**WHAT YOU SHOULD DO:** Count the lines in the listing below that contain the string "furthest", matching case exactly. Give only the number.

**MATERIAL TO PROCESS:**
#####

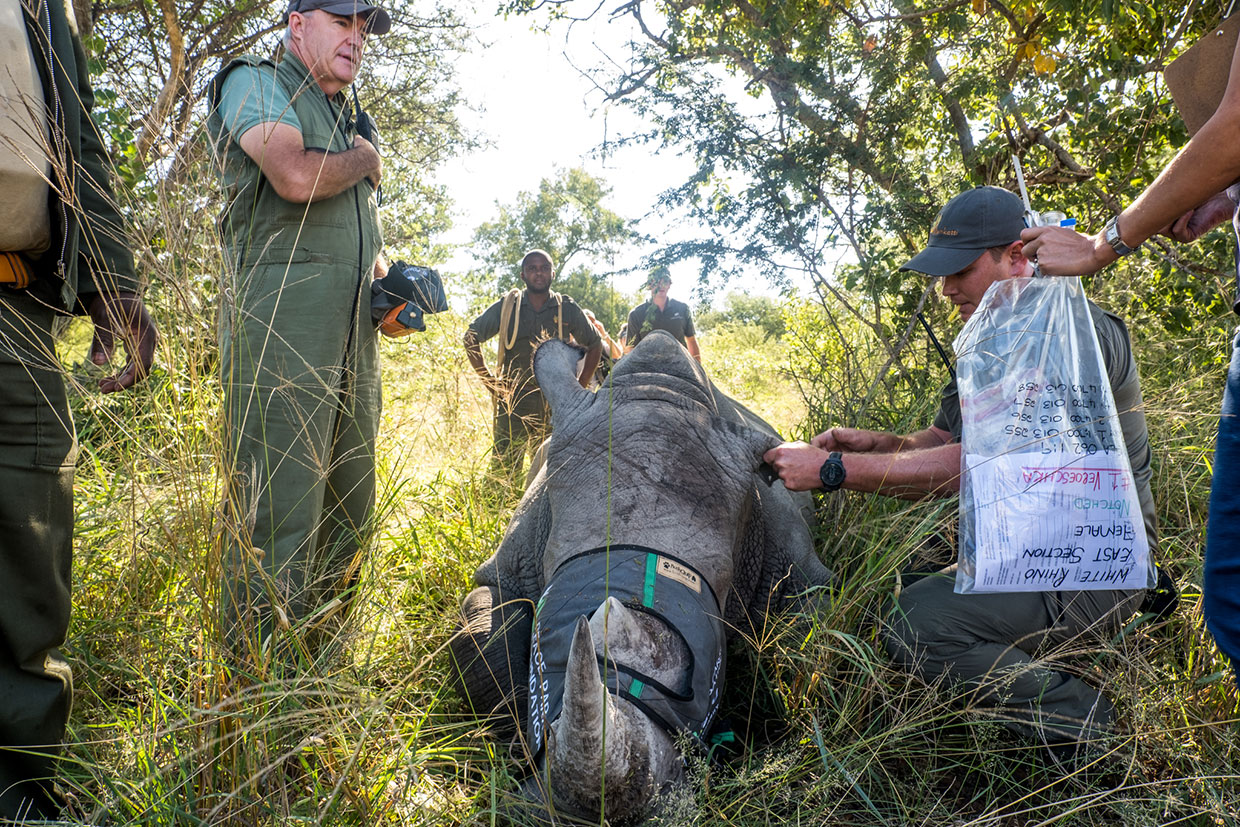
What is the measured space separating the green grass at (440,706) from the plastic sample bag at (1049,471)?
386 millimetres

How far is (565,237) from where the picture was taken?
6.11 m

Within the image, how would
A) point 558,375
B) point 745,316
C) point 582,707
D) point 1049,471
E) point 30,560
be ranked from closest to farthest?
point 582,707, point 30,560, point 1049,471, point 558,375, point 745,316

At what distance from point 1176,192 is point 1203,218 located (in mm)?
491

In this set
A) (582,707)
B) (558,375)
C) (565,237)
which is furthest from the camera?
(565,237)

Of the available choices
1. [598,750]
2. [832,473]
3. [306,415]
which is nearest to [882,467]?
[832,473]

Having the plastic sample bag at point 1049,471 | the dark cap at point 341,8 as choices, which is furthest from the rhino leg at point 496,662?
the dark cap at point 341,8

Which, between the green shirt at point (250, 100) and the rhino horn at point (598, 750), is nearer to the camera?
the rhino horn at point (598, 750)

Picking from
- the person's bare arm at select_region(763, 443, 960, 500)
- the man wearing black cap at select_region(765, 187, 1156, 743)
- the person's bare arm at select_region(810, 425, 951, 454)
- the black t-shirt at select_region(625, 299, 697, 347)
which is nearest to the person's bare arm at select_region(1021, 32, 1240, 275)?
the man wearing black cap at select_region(765, 187, 1156, 743)

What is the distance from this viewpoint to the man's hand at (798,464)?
3285 mm

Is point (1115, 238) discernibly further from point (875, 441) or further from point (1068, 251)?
point (875, 441)

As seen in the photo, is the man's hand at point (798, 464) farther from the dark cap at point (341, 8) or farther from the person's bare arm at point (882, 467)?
the dark cap at point (341, 8)

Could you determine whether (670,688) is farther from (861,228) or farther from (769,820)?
(861,228)

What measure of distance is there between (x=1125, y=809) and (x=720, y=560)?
1.30 meters

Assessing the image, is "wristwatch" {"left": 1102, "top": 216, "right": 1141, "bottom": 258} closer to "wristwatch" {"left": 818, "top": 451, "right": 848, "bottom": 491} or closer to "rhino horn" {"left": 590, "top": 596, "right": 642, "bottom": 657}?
"wristwatch" {"left": 818, "top": 451, "right": 848, "bottom": 491}
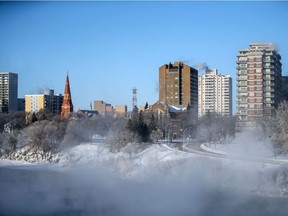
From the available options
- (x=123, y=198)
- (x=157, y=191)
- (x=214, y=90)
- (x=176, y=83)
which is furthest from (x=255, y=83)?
(x=214, y=90)

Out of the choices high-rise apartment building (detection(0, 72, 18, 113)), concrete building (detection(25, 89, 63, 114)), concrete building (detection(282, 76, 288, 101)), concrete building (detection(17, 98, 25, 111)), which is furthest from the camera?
concrete building (detection(17, 98, 25, 111))

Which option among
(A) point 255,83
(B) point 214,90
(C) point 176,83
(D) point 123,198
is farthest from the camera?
(B) point 214,90

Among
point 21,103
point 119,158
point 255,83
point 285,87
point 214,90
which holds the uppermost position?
point 214,90

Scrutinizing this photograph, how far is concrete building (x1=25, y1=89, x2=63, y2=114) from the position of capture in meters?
46.3

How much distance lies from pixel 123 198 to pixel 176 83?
30457mm

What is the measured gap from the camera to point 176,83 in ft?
140

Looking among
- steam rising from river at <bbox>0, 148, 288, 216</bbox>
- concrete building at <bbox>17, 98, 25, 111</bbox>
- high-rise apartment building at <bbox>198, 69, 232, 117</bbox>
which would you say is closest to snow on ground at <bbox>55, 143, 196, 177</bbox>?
steam rising from river at <bbox>0, 148, 288, 216</bbox>

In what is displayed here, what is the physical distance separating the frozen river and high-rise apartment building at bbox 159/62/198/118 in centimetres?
2610

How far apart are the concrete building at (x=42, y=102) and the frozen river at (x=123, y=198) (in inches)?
1167

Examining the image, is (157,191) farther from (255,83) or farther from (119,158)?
(255,83)

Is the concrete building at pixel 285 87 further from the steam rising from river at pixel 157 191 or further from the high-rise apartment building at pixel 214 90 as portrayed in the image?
the high-rise apartment building at pixel 214 90

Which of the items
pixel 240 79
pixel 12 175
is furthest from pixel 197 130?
pixel 12 175

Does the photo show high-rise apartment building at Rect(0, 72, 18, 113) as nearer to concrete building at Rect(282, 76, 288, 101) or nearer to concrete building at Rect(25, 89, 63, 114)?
concrete building at Rect(25, 89, 63, 114)

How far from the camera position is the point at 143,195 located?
1334cm
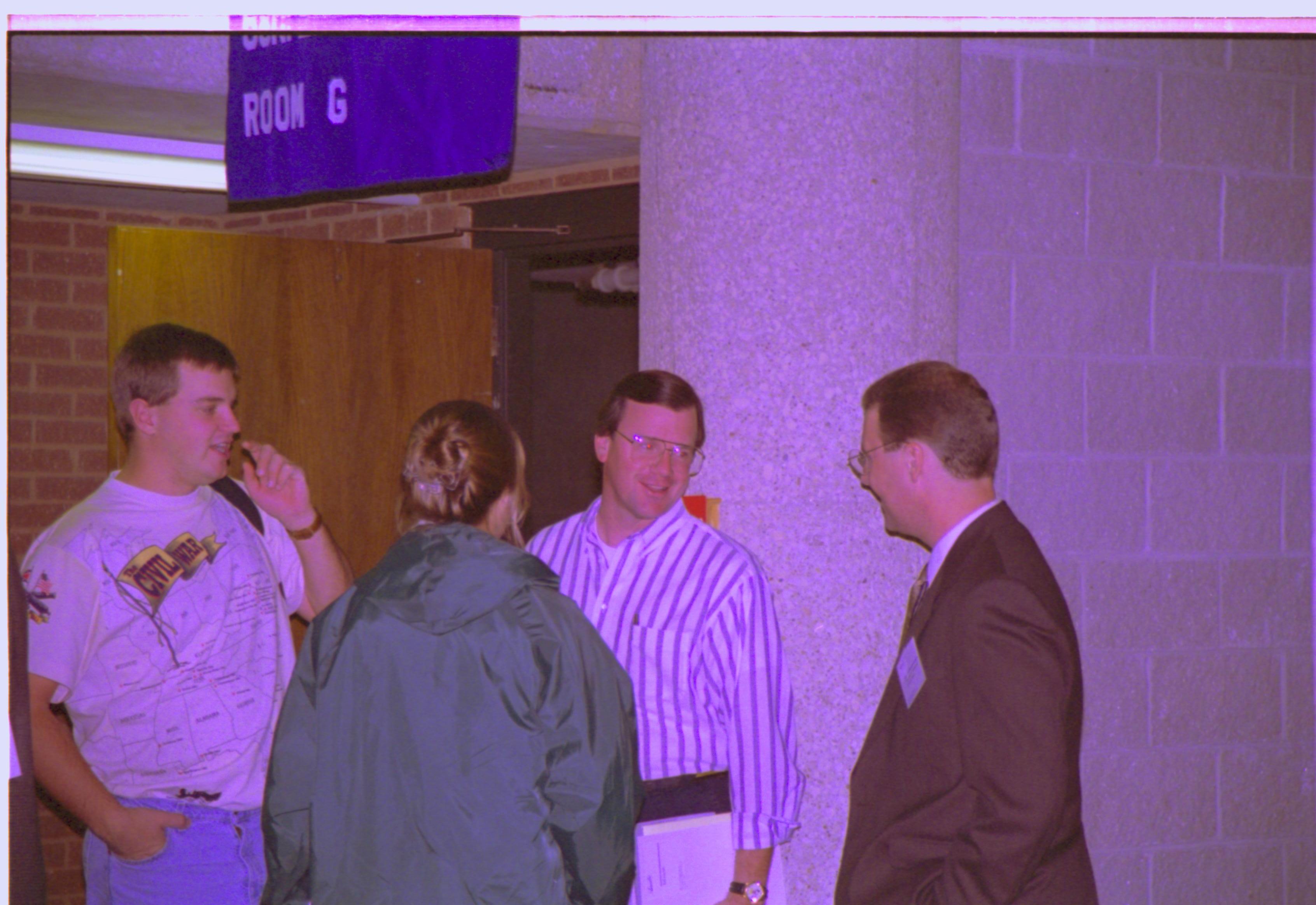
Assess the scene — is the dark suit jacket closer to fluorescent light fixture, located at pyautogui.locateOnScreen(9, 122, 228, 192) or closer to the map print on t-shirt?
the map print on t-shirt

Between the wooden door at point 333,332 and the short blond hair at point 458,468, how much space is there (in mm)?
2141

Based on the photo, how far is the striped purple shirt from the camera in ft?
8.84

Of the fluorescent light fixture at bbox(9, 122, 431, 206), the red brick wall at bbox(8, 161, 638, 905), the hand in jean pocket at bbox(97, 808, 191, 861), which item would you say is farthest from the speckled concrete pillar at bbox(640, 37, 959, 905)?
the red brick wall at bbox(8, 161, 638, 905)

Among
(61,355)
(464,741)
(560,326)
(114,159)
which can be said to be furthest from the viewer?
(560,326)

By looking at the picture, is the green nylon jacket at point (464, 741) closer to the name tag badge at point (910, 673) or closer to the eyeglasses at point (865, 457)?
the name tag badge at point (910, 673)

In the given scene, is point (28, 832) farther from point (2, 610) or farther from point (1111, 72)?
point (1111, 72)

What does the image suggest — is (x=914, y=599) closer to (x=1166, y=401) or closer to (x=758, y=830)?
(x=758, y=830)

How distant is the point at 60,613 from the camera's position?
106 inches

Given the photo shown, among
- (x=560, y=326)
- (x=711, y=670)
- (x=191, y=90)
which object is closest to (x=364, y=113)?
(x=191, y=90)

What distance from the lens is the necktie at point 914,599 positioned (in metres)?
2.49

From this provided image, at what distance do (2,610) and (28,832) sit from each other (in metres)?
0.32

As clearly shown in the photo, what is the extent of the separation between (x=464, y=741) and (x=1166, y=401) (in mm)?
2366

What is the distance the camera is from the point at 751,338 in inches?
121

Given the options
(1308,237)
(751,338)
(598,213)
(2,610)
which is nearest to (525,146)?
(598,213)
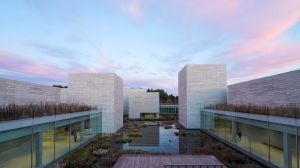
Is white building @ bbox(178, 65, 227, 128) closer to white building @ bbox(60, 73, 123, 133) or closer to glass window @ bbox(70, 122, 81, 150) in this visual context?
white building @ bbox(60, 73, 123, 133)

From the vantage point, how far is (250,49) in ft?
49.1

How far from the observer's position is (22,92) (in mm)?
11430

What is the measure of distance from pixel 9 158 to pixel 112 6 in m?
7.95

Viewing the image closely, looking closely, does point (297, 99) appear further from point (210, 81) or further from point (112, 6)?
point (210, 81)

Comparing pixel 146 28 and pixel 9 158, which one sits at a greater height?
pixel 146 28

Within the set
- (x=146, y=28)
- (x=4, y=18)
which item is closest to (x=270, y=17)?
(x=146, y=28)

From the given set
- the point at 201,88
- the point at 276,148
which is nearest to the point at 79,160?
the point at 276,148

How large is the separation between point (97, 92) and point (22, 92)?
26.5 ft

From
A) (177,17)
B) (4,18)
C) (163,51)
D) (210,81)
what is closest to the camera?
(4,18)

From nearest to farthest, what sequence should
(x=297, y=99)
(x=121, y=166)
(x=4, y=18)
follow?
1. (x=121, y=166)
2. (x=4, y=18)
3. (x=297, y=99)

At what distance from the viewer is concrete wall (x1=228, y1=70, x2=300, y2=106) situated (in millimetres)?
11227

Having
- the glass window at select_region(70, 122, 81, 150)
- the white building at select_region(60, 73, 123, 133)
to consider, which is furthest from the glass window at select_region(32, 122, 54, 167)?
the white building at select_region(60, 73, 123, 133)

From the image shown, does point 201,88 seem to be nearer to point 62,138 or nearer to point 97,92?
point 97,92

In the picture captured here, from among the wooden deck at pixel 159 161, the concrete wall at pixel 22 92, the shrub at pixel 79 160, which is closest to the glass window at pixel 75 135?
the shrub at pixel 79 160
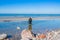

#####

**TASK ANSWER:** 7